The three former top officials who appeared in a Cairo Criminal Court on Wednesday _ ex-Housing Minister Ahmed Maghrabi, former Tourism Minister Zuheir Garana and steel tycoon and prominent ruling party leader Ahmed Ezz _ wore white prison uniforms and sat in a metal cage as a judge issued a ruling blocking any commercial dealings in the men's properties.
Maghrabi shouted out from behind the cage: "I will not be a scapegoat. I am innocent." Ezz and Garana also said they are innocent.
The trio, who face allegations that range from money laundering to abuse of authority and squandering state wealth, are among some dozen ex-ministers and businessmen who are under investigation. The protesters who ousted Mubarak in 18 days of demonstrations against his regime often mentioned the deep corruption of the government as a key reason behind their movement.

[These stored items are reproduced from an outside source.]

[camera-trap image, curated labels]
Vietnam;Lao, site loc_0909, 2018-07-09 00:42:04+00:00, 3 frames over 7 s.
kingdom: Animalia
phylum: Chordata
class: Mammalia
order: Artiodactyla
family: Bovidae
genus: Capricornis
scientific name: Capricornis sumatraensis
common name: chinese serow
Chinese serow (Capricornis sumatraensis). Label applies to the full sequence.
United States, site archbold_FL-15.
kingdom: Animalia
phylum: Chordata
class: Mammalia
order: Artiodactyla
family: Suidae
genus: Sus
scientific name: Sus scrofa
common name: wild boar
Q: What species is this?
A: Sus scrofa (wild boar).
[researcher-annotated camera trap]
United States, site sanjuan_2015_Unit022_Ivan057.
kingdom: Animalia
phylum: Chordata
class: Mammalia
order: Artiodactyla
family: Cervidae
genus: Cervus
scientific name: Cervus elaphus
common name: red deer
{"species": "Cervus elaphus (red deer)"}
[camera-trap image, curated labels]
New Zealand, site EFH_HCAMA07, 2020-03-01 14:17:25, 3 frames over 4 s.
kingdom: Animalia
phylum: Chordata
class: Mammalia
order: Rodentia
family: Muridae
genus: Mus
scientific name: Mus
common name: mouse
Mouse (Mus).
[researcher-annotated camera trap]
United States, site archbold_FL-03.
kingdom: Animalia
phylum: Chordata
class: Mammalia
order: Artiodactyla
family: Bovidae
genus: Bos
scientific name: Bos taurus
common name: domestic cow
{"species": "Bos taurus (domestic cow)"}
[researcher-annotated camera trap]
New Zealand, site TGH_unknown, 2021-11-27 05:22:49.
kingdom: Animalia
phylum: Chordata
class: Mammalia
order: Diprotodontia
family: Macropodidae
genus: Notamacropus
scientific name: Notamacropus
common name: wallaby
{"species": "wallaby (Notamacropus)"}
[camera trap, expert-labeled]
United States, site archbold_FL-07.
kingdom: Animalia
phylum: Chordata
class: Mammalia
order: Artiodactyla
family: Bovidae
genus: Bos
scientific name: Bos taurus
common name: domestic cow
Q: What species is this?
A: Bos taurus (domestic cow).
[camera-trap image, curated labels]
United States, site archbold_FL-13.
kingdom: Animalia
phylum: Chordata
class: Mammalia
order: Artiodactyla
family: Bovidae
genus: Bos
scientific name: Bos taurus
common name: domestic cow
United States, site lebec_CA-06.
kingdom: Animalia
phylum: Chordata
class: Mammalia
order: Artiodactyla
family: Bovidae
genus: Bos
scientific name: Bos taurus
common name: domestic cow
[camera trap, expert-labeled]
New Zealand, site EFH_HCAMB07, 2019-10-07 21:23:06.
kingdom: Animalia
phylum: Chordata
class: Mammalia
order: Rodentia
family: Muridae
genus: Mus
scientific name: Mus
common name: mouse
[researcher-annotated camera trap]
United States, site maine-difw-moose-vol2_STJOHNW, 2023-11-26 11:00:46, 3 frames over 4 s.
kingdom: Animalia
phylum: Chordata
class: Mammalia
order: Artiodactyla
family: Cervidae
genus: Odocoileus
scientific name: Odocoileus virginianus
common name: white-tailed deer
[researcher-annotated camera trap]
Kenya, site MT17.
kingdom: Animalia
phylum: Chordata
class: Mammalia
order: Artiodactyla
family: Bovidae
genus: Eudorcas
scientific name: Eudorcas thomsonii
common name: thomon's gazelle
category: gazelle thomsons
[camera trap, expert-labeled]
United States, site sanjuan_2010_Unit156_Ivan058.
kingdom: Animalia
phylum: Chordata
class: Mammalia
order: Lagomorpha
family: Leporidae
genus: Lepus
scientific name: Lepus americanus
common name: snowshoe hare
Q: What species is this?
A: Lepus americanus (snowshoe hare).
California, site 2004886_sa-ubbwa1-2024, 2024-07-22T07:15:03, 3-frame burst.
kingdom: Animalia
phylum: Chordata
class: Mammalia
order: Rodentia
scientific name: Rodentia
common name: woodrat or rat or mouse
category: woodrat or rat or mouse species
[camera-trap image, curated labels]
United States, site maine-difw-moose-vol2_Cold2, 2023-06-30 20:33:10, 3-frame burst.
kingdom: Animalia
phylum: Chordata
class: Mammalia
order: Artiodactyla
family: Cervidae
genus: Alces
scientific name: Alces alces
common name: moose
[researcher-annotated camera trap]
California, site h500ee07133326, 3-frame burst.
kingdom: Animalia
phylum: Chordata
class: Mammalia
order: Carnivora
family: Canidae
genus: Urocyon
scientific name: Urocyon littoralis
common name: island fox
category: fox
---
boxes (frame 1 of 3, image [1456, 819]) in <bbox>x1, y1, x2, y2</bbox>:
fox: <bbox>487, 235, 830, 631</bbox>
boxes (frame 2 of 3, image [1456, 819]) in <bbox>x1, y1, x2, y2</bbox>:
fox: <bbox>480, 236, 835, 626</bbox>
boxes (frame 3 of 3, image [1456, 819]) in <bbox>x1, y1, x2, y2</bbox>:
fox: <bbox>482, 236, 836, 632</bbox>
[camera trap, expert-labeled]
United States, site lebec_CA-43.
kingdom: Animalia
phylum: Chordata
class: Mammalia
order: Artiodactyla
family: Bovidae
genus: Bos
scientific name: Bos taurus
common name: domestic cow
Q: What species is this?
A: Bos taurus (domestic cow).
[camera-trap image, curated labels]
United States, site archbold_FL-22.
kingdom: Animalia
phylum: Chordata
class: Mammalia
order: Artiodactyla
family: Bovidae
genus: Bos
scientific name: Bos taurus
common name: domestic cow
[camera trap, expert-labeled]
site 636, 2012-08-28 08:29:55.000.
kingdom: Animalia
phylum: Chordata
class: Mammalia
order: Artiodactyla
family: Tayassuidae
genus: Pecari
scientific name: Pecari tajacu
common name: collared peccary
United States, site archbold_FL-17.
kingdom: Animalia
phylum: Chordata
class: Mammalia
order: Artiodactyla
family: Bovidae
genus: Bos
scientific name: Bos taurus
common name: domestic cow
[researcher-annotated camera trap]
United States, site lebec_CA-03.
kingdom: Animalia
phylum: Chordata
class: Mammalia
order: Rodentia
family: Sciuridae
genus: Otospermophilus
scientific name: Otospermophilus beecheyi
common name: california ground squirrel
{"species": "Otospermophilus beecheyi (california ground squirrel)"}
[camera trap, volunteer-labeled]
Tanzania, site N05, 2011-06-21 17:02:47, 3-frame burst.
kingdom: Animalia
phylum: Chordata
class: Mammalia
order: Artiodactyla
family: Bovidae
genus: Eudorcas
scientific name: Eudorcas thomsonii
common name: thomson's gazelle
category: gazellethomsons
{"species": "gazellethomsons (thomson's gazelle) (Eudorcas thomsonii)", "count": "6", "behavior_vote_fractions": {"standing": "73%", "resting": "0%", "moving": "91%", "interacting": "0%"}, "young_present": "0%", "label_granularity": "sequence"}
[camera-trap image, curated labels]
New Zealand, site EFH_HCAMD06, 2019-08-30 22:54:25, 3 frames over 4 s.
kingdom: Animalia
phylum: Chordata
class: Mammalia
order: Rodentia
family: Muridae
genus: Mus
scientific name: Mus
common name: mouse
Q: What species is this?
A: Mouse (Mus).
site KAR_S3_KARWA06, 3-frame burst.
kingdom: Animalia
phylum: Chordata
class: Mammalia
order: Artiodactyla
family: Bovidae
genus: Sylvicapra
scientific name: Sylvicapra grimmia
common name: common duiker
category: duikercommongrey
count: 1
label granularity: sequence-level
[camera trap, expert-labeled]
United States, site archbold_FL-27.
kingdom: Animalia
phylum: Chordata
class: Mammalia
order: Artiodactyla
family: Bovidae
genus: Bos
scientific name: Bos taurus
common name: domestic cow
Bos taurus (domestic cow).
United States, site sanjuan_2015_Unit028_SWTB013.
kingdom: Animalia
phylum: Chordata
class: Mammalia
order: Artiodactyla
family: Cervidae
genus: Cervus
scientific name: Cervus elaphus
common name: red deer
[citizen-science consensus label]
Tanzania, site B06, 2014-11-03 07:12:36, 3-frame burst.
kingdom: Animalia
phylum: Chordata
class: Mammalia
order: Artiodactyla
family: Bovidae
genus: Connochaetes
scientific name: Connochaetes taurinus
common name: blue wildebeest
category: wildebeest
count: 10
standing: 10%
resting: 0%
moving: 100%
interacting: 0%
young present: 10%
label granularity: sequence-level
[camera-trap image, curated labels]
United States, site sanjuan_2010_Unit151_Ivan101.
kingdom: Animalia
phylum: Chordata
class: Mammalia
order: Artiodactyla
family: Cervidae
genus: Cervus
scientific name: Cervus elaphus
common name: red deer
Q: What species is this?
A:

The popular anger felt against such former regime powerbrokers was evident Wednesday. As the vehicles carrying Maghrabi, Garana and Ezz drove through the streets of Cairo to the courthouse, dozens of cars followed them honking and people chanted "there are the thieves."
When the men arrived at court, more than 500 people standing outside the building shouted at them, "thieves" and "you robbed our money.
The travel ban was slapped on former Prime Minister Atef Obeid, who served as premier from 1999 to 2004, as well as long-serving Culture Minister Farouq Hosni and state TV and radio chief Osama el-Sheiky. The same restrictions were also imposed on nine businessmen deemed to have cushy ties with the Mubarak regime.
Also Wednesday, hundreds of low-ranking police officers set fire to parts of the security headquarters after four days of protests to demand better salaries, a security official said, speaking on condition of anonymity because he was not authorized to speak to the press.
The Interior Ministry said in a statement that the officers numbered about 500 and that most of them had been sacked earlier and were demanding their jobs back.
Also, security officials said an Egyptian border guard was shot dead near the country's border with Israel in the Sinai peninsula. Gunmen earlier attacked a security building on the Egyptian side of the town of Rafah on the border with the Palestinian Gaza Strip, they said.
The area is home to Bedouin tribes who resist government control, and officials there say tribesmen have joined forces with Islamic militants, some of whom escaped from prisons during the uprising. Armed groups have bombed the state security building in Rafah in the past.